Elders, Pastors, Shepherds, Bishops, Overseers

Here’s an excerpt from tomorrow’s sermon at The Donelson Fellowship from 1 Peter 5:

I want to share with you the genius of the Lord when it comes to the organization of the church. There’s no doubt that God wants things to be organized. I’ve just finished studying the book of Numbers in the Old Testament, where the Lord meticulously organized the tribes and army and religious orders of Israel, with leaders and an organizational structure that is detailed and efficient. God isn’t a God of confusion but of order and organization.

As we read the New Testament we find there were two ordained offices in the church. In the early chapters of the book of Acts, the apostles were the natural leaders of the church, but they also chose deacons who helped them (Acts 6).

When the apostle Paul wrote to the Philippians, he addressed the book to the whole church, together with the overseers and deacons.

In writing to Timothy, Paul described the qualifications necessary to be an overseer or elder, and then he described the qualifications necessary to be a deacon.

Here in 1 Peter, we have the apostle Peter referring to the first of these ordained offices and he uses several different words or terms to describe the same person. He begins by saying: To the elders among you, I appeal as a fellow elder….

• Elders

The Greek word is Presbyterous, from which we get our English word “Presbyterian.” It means an elder in the sense of leader. The leaders of ancient Israel were known as elders.

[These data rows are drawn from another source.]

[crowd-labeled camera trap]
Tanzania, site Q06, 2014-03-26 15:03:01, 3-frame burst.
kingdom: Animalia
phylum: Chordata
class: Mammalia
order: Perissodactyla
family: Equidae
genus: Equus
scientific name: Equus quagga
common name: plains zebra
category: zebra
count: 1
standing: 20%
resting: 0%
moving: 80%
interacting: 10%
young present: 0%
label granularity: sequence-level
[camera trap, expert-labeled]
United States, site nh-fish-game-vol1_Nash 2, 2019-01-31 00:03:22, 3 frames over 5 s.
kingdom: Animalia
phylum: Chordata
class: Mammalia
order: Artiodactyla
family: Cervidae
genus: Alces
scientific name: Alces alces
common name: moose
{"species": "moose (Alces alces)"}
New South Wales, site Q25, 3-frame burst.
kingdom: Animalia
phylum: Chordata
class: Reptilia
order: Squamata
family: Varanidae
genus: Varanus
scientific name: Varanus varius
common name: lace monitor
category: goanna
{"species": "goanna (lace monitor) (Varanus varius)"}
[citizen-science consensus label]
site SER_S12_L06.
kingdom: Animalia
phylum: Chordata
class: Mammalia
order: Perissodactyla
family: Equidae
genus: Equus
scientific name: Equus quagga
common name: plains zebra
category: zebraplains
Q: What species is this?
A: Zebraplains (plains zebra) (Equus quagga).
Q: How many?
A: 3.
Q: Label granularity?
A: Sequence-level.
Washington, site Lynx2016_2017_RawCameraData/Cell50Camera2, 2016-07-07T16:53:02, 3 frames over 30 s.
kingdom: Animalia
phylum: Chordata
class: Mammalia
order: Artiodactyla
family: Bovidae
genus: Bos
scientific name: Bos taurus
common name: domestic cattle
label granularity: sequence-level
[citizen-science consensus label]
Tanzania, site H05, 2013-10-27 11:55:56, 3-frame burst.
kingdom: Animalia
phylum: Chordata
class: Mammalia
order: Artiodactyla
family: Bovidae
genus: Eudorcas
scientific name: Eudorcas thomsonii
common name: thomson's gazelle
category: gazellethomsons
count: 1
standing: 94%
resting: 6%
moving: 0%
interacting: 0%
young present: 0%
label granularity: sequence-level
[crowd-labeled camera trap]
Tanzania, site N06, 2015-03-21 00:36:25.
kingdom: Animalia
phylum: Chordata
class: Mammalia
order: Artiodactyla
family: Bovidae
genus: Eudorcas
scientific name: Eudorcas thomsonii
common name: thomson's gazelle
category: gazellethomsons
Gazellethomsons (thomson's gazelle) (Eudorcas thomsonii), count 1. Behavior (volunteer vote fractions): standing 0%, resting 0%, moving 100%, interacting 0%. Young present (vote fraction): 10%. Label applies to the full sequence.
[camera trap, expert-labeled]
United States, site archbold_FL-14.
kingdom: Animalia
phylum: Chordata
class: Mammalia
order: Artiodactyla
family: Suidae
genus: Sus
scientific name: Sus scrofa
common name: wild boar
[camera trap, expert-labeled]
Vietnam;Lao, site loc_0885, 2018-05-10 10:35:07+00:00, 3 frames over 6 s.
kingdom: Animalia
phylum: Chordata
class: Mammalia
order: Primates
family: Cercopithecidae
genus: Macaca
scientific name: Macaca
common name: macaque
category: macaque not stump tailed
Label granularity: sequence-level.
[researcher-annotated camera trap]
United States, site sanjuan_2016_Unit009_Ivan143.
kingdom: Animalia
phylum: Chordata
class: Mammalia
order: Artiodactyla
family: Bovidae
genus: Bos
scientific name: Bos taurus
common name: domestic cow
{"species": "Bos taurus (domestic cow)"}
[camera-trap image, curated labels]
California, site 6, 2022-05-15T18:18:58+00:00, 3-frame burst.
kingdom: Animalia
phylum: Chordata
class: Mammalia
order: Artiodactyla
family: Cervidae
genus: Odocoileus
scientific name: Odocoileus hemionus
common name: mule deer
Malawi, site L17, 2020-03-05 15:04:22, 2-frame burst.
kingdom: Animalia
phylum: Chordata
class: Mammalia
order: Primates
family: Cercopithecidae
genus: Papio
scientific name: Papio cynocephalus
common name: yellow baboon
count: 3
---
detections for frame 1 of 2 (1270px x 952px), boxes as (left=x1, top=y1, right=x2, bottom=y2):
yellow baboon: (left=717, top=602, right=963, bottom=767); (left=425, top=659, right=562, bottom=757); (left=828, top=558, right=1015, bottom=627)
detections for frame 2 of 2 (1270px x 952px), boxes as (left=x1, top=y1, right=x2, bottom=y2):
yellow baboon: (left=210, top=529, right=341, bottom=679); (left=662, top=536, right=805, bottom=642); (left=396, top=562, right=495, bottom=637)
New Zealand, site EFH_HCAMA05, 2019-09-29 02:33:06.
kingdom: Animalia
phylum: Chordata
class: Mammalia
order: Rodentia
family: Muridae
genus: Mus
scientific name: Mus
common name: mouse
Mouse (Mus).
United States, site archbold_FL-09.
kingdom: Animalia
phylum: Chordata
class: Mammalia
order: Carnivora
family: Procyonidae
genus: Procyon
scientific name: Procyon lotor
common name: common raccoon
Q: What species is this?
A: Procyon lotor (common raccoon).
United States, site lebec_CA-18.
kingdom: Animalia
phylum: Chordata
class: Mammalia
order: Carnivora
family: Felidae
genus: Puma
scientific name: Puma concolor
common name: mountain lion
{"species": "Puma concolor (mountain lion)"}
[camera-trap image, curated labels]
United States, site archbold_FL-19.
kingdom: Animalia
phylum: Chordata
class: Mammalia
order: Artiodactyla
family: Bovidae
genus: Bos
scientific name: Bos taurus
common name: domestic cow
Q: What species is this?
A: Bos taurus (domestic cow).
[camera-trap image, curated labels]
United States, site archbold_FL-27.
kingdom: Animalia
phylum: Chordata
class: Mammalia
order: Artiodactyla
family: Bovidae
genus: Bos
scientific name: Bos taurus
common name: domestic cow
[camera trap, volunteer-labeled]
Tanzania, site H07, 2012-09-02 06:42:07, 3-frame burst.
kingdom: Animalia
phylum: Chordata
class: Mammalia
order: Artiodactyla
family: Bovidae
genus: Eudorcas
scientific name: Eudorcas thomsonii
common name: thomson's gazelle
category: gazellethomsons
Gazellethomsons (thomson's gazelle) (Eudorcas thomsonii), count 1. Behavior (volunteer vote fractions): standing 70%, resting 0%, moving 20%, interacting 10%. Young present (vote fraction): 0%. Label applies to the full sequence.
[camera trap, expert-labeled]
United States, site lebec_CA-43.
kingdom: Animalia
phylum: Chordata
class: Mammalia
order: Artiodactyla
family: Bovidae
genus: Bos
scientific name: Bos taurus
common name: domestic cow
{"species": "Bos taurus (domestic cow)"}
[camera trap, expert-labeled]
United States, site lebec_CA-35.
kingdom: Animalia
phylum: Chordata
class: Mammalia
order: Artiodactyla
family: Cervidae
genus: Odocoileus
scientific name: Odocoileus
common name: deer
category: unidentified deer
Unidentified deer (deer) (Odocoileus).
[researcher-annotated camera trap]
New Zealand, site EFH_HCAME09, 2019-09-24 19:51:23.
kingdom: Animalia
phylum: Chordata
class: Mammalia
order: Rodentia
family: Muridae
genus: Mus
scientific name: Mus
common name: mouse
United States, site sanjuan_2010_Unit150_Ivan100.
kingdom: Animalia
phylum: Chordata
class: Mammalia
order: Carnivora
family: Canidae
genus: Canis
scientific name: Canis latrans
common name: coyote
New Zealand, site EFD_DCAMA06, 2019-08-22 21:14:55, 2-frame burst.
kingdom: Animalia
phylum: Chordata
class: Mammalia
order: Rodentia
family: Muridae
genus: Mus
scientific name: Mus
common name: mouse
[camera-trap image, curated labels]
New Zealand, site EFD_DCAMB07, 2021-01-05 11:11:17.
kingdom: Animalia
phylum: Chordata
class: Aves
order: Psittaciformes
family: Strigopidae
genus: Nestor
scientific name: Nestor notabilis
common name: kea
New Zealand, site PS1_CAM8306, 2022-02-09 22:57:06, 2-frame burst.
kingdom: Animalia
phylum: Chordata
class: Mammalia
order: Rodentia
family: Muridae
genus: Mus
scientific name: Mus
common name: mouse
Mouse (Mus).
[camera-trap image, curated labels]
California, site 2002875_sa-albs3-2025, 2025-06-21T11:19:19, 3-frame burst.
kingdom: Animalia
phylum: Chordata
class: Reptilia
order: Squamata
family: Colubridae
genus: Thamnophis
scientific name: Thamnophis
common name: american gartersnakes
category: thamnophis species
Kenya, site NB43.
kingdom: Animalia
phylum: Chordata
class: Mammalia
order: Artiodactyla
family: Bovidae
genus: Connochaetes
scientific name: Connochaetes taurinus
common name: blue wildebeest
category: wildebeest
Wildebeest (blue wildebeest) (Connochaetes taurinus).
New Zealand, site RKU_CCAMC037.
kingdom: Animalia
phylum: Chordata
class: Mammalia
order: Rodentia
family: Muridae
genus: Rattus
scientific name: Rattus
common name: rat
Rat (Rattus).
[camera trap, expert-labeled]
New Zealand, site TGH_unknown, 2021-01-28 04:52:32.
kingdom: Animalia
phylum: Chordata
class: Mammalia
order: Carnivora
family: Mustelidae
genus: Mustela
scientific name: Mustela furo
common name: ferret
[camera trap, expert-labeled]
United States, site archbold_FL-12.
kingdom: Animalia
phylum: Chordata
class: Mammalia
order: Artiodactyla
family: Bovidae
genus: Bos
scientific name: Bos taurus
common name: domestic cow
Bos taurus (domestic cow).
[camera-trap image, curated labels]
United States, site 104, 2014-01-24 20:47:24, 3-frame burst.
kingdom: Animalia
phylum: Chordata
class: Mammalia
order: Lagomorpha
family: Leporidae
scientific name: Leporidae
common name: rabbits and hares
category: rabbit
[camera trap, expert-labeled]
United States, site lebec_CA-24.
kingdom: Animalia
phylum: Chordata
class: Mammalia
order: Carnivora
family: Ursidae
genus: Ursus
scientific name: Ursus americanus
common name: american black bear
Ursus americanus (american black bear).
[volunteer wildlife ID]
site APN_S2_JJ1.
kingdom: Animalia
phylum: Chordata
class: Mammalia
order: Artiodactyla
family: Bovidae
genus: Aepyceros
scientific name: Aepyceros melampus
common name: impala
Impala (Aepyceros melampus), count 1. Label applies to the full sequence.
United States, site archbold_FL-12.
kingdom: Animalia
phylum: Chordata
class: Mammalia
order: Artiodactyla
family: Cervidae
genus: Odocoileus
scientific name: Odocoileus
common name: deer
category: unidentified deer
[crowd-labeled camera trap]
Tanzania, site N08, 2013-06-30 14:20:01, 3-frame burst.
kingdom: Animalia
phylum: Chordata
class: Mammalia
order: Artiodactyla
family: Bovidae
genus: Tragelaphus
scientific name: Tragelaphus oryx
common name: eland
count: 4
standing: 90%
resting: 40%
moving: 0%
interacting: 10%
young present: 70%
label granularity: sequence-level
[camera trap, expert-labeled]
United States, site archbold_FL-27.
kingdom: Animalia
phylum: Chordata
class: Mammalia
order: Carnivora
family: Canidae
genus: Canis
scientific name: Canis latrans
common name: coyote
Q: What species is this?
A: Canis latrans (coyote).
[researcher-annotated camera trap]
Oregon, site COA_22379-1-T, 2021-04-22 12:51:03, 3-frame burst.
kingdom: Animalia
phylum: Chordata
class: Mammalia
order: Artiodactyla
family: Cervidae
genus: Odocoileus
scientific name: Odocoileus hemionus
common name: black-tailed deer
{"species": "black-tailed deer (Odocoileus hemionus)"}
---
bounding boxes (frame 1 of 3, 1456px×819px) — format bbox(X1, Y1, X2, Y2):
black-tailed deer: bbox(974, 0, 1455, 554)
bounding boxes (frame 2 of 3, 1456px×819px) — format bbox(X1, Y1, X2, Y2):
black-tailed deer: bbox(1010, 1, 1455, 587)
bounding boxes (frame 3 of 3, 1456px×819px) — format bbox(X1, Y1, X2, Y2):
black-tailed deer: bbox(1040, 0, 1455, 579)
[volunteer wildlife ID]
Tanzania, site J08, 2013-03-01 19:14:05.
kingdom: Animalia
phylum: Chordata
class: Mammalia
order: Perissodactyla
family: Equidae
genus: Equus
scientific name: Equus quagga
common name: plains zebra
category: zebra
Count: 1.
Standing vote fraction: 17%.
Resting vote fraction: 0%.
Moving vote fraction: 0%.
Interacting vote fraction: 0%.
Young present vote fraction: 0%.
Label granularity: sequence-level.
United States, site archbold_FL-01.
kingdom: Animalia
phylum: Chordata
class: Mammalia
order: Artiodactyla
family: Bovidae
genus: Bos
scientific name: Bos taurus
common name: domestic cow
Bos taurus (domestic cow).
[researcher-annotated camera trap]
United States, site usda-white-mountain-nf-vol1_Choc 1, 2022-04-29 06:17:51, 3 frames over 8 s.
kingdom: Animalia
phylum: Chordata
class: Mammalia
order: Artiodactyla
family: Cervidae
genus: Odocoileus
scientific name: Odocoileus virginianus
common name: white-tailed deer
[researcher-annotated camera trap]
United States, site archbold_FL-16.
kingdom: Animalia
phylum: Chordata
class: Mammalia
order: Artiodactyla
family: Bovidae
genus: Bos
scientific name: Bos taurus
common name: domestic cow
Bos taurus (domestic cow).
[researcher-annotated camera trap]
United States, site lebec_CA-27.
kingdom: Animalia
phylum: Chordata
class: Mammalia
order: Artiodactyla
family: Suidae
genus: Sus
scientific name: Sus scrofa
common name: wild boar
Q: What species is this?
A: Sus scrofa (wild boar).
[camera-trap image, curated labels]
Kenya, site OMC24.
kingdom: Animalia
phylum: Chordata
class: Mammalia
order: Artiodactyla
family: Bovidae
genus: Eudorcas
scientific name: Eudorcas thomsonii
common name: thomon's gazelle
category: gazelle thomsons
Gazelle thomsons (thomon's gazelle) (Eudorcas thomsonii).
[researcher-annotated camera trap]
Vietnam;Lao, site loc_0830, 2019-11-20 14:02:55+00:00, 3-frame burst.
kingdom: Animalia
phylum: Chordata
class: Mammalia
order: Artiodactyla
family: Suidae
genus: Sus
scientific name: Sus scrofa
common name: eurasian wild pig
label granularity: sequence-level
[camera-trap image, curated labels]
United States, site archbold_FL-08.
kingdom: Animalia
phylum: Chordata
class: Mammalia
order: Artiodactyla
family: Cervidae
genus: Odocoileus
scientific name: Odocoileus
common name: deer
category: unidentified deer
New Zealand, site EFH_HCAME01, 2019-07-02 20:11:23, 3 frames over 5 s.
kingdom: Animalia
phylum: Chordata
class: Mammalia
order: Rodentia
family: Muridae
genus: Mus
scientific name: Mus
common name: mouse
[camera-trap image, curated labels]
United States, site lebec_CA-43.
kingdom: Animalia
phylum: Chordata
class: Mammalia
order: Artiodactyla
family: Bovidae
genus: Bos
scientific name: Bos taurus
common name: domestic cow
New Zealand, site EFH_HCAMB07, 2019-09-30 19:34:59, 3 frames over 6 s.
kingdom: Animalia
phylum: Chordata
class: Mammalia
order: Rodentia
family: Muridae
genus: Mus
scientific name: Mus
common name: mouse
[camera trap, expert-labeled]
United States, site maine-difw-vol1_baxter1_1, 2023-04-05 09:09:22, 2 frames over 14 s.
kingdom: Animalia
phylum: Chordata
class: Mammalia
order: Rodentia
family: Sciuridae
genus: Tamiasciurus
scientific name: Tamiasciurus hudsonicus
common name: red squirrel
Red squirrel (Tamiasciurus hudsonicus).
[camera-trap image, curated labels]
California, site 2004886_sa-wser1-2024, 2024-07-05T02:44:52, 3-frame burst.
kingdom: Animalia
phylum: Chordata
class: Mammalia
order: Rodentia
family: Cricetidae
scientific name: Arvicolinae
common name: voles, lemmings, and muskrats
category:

It doesn’t have to do with their age as much as with their wisdom and maturity.   But now, notice verse 2

• Shepherd
• Pastor

He tells these elders that they are to shepherd the flock of God that is under their care. And the word “shepherd” has come down to us in English as “pastor.” A pastor is someone who leads the flock into pasture, someone who feeds the flock, someone who provides leadership and nourishment. So the words elder and shepherd and pastor are used here interchangeably. People occasionally ask me, “Does your church have elders?” I say, “Yes, we do; but we generally call them pastors.”

• Overseers
• Bishops

But that’s not all. Peter goes on to say: Be shepherds of God’s flock that is under your care, serving as overseers. This is the Greek word Episkopos, from which we get our English word “Episcopal,” and it is sometimes translated as “Bishop.”

So here you have five different terms to describe the same person in his various roles: Elder, Pastor, Shepherd, Overseer, and Bishop. This is the first of the two ordained offices in the church; and the other is the deacon.

The deacons help the pastor just like the Levites helped the priests, as in the book of Numbers. Together they represent the pulpit and the pew, the clergy and the laity. And when they are working together, hand in hand, that church is blessed.

Now, here’s the genius of God. There is no rigid system in the New Testament in which these two offices have to function. God didn’t give us a set of detailed charts telling us how to implement this system. So the basic organization can work in a underground church or in a megachurch. It can work in a church in the African bush or in an American urban center. It can work in a liturgical church or in a Pentecostal congregation. The Bible gives us the basic offices and the foundational structure, but it provides enough flexibility so that we really should never argue too much about church government. The Baptists do it one way and the Methodists do it another and the Presbyterians another. A small church does it one way and a large church does it differently. The important thing is for every church to have elders and deacons who will provide good, Spirit-filled leadership for the church.